かばのにおい

「彼女」について綴るための場所。非常に私的な内容となりますのでご了承ください。

忙殺

 今日は仕事が忙しかった。いつもの二倍かそれ以上の忙しさだった。

 そんな中、彼女は僕よりも長くたくさん働いて頑張っていた。

 僕が職場についた頃に彼女はもう疲労困憊だった。いっしょに働いている間は何かしらフォローをしたり、気分転換をしたりしてお互いを助け合えるけど、どちらか一方が働いているっていう状況だと助けてあげられないからつらい。

 彼女にとっての後半戦は一緒に働けるので、とにかく僕は頑張って働いて彼女に負担がなるべくかからないようにしようと思った。
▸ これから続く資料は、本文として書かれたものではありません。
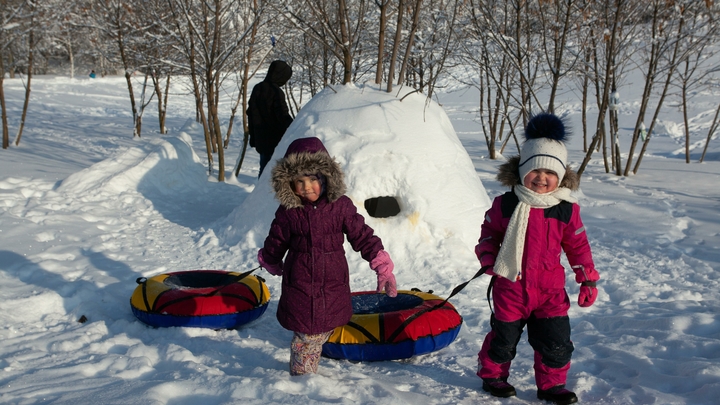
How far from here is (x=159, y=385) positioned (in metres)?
2.34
 忙しくて懸命に働いて、へとへとになりながら頑張っていたら、終盤やっと余裕ができてちょっとだけゆっくりできた。

 頑張った反動で僕も彼女もかなりぐったりしてだらだらした。きっと僕は彼女の半分くらいしか疲れてないんだけどね。こんなで疲れたなんて言ってちゃいけない。

 余裕ができて、彼女と一緒にゆっくりと作業している時間がとっても楽しかった。疲れた心が癒やされる。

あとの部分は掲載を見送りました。